[Spatial relationship records]
○ ○ ○ ○ ○ ○ ○
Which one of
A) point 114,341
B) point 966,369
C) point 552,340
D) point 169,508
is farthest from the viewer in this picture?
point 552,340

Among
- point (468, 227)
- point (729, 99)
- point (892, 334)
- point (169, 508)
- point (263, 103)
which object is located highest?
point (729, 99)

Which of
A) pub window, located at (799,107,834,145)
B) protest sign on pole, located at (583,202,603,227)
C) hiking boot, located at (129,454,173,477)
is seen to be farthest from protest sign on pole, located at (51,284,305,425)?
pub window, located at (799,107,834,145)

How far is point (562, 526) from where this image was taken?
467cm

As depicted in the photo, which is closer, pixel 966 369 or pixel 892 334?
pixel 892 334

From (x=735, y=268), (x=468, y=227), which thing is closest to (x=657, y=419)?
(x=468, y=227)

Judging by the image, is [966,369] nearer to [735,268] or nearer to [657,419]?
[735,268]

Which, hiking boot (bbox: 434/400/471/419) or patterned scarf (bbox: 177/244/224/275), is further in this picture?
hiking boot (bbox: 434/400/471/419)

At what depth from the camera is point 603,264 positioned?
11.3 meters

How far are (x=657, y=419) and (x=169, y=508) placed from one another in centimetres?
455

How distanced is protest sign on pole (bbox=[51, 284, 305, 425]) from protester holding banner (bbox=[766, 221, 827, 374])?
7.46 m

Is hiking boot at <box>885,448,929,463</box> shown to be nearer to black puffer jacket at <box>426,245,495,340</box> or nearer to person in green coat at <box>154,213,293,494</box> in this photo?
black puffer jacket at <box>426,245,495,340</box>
○ ○ ○ ○ ○ ○ ○
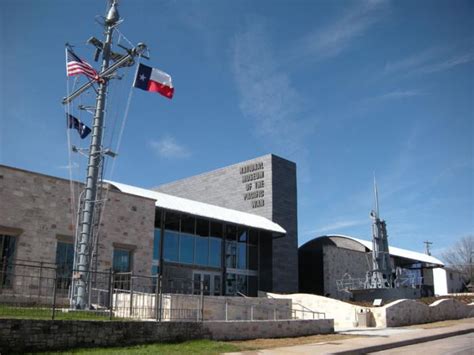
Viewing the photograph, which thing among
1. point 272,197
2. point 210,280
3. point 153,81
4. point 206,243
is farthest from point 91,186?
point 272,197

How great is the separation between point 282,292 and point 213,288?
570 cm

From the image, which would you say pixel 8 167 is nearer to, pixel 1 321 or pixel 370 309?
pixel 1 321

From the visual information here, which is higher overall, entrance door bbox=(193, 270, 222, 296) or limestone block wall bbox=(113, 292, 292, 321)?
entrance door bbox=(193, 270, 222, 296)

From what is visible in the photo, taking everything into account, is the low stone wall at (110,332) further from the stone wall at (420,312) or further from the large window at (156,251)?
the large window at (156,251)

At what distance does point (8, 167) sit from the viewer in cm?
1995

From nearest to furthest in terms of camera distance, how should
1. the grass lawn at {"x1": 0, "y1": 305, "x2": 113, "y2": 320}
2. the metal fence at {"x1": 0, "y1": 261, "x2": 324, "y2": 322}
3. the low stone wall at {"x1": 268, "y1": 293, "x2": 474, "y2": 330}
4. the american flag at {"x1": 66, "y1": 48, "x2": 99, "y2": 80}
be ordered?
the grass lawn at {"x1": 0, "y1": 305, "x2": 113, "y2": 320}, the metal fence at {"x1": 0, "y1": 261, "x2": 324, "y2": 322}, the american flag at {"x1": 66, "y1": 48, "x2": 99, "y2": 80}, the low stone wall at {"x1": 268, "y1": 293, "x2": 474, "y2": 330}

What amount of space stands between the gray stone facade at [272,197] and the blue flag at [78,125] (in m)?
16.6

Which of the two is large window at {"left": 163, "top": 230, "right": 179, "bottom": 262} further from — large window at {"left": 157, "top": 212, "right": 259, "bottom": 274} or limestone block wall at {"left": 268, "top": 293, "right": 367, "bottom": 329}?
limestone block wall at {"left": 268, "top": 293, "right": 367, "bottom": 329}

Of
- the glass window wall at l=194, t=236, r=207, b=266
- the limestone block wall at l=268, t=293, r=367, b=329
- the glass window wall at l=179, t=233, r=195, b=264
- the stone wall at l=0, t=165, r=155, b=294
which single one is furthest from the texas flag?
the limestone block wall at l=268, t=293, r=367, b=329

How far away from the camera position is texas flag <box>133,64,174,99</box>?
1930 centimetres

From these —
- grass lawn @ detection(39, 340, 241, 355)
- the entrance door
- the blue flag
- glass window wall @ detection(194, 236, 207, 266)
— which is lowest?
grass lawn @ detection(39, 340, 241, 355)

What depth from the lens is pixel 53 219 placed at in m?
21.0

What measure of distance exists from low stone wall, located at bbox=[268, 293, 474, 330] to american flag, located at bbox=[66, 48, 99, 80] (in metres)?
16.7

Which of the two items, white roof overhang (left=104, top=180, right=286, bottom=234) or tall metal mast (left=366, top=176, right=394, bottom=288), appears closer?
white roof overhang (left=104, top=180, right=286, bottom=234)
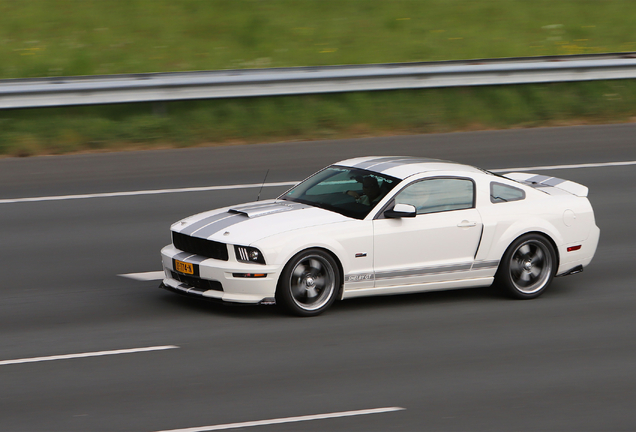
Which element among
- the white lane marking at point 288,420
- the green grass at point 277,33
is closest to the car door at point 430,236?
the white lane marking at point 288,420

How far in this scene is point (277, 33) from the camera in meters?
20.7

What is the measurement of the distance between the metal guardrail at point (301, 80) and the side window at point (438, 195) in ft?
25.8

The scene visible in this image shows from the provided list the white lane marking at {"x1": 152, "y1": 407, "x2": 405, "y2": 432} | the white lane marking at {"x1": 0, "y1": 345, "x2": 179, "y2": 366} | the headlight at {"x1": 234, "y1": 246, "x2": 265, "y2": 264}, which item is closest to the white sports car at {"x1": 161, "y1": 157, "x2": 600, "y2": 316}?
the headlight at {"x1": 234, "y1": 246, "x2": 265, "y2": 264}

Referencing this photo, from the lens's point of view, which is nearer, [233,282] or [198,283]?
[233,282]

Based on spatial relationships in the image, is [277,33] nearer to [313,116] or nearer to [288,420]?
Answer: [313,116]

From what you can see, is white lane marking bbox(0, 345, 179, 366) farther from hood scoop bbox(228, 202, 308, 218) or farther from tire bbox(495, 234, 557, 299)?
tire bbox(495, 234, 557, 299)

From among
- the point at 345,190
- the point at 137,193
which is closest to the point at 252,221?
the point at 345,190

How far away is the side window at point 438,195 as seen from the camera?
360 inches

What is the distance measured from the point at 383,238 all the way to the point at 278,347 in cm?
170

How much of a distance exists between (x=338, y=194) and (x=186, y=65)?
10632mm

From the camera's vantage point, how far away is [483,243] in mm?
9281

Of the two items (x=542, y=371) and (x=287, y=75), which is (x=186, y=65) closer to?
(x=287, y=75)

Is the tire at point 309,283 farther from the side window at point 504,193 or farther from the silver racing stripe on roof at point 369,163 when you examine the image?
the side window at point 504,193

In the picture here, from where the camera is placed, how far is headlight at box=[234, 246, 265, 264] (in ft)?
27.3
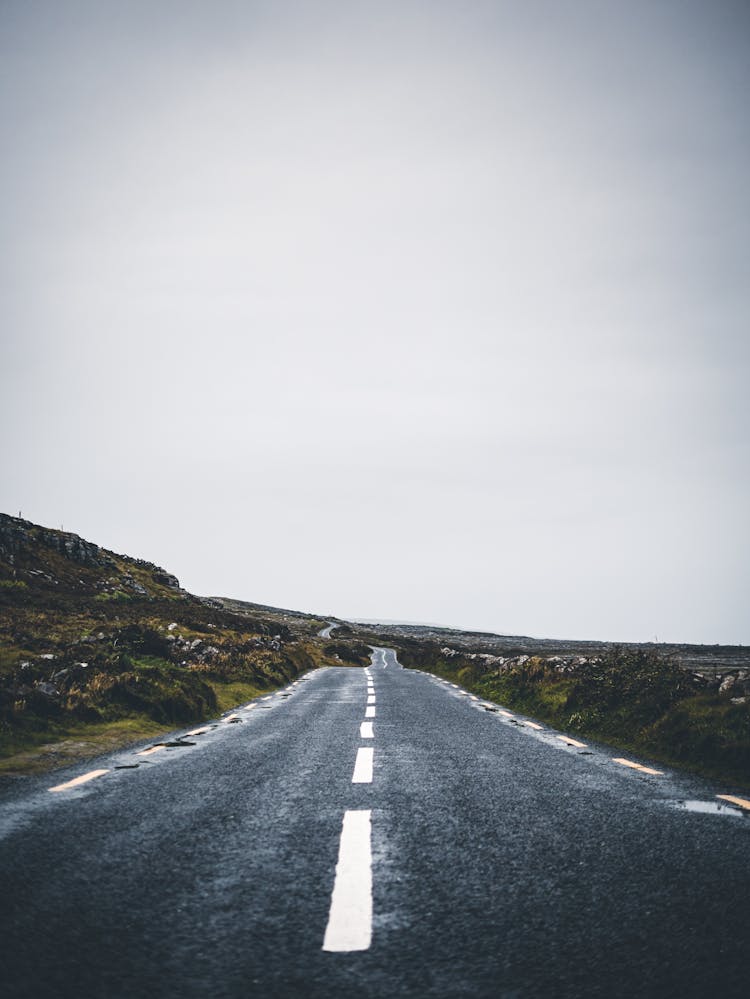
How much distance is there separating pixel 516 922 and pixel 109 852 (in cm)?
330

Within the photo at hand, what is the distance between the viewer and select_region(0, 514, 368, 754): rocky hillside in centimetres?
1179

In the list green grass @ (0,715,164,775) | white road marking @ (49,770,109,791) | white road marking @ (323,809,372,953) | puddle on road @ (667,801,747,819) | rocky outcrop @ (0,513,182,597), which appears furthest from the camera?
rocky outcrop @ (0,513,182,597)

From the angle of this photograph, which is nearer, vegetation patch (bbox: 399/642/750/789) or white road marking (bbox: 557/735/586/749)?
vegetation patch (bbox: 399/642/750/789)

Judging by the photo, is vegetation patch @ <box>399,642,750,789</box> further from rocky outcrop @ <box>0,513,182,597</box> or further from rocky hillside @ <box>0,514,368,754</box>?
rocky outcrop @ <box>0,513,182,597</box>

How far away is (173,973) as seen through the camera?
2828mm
○ ○ ○ ○ ○ ○ ○
> [Aim of the task]:
Count the lines in the entries above that contain the word "furthest". Reply with the number only.

> [Response to the exercise]:
3